Вот наш герой во всем своем блеске. Он боится Лизы в качестве романтической героини с претензиями, но пресловутая вспышка «оскорбленного достоинства» в ней производит на него еще худшее впечатление. Оскорбленное достоинство – это что еще за качество? Он-то сам, нелепый подражатель Дон Кихоту, безвольный романтик, умел ли хоть раз в жизни испытать такое чувство? Оскорбленное достоинство – это черта откуда-то оттуда, из реальной жизни, из системы Воля к Власти, несомненно! Но ведь теперь это он должен изображать из себя человека системы Воли к Власти! Поэтому после реплики Лизы он «прорывается». Находясь в состоянии крайнего возбуждения, припертый к стенке реальности и переносящий пункт приложения своего романтического воображения в реальную жизнь, он именно в этот момент натягивает на себя маску «злодея-от-жизни», человека, живущего по ценностям системы Воля к Власти:
– Я тебе скажу, матушка, зачем ты пришла. Ты пришла потому, что я тебе тогда жалкие слова говорил. Ну вот ты и разнежилась и опять тебе «жалких слов» захотелось. Так знай же, знай, что я тогда смеялся над тобой… Меня перед тем оскорбили за обедом вот те, которые тогда передо мной приехали… надо же было обиду на ком-нибудь выместить, свое взять, ты подвернулась, я над тобой и вылил зло и насмеялся. Меня унизили, так и я захотел унизить; меня в тряпку растерли, так и я власть захотел показать…
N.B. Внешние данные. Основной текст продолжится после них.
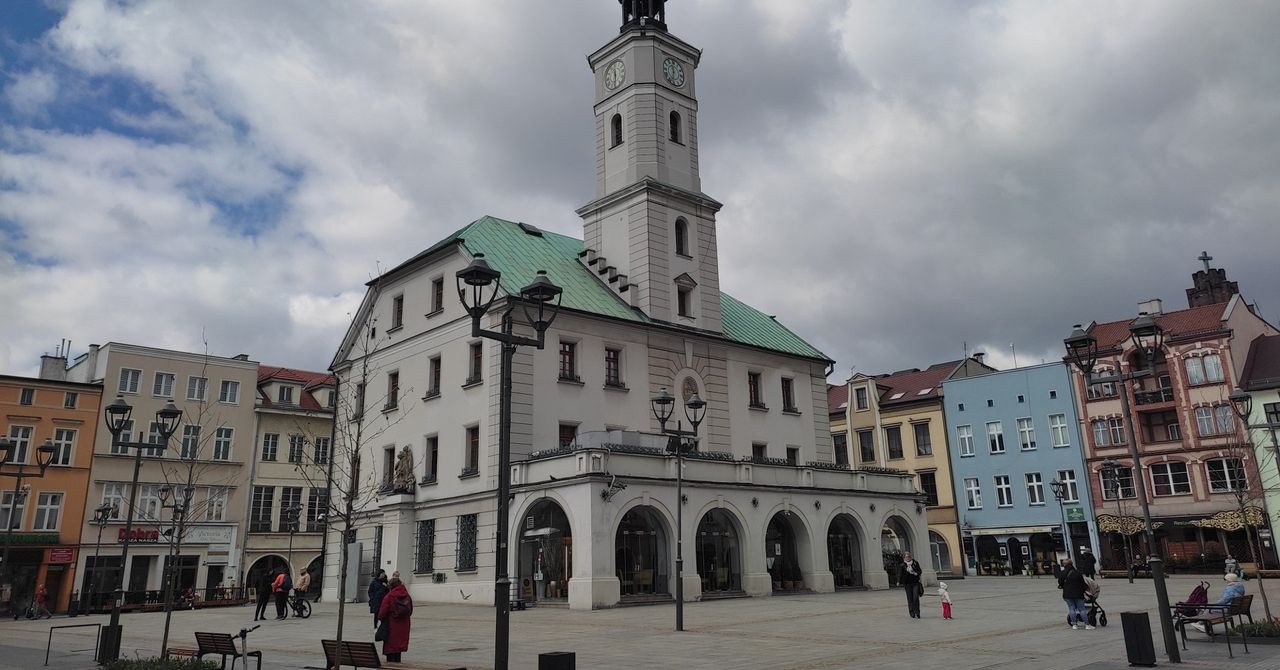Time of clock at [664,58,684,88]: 11:32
Красиво он говорит, не правда ли? Реалистически и психологически убедительно, не так ли? Удивительно откровенно саморазоблачается, выговаривает о себе такого рода правду, которую другие люди даже самим себе постеснялись бы сказать, не так ли? А
Но в данный же момент его задача ценой любых «саморазоблачений» (то есть самоочернений) убедить Лизу, что он волевой злодей. Он лжет, по сути дела красуясь собой:
…я знал… что она отлично хорошо поймет сущность. Так и случилось. Она побледнела, как платок, хотела что-то проговорить, губы ее болезненно искривились; но как будто ее топором подсекли, упала на стул. И все время потом она слушала меня, раскрыв рот, открыв глаза и дрожа от ужасного страха. Цинизм, цинизм моих слов придавил ее…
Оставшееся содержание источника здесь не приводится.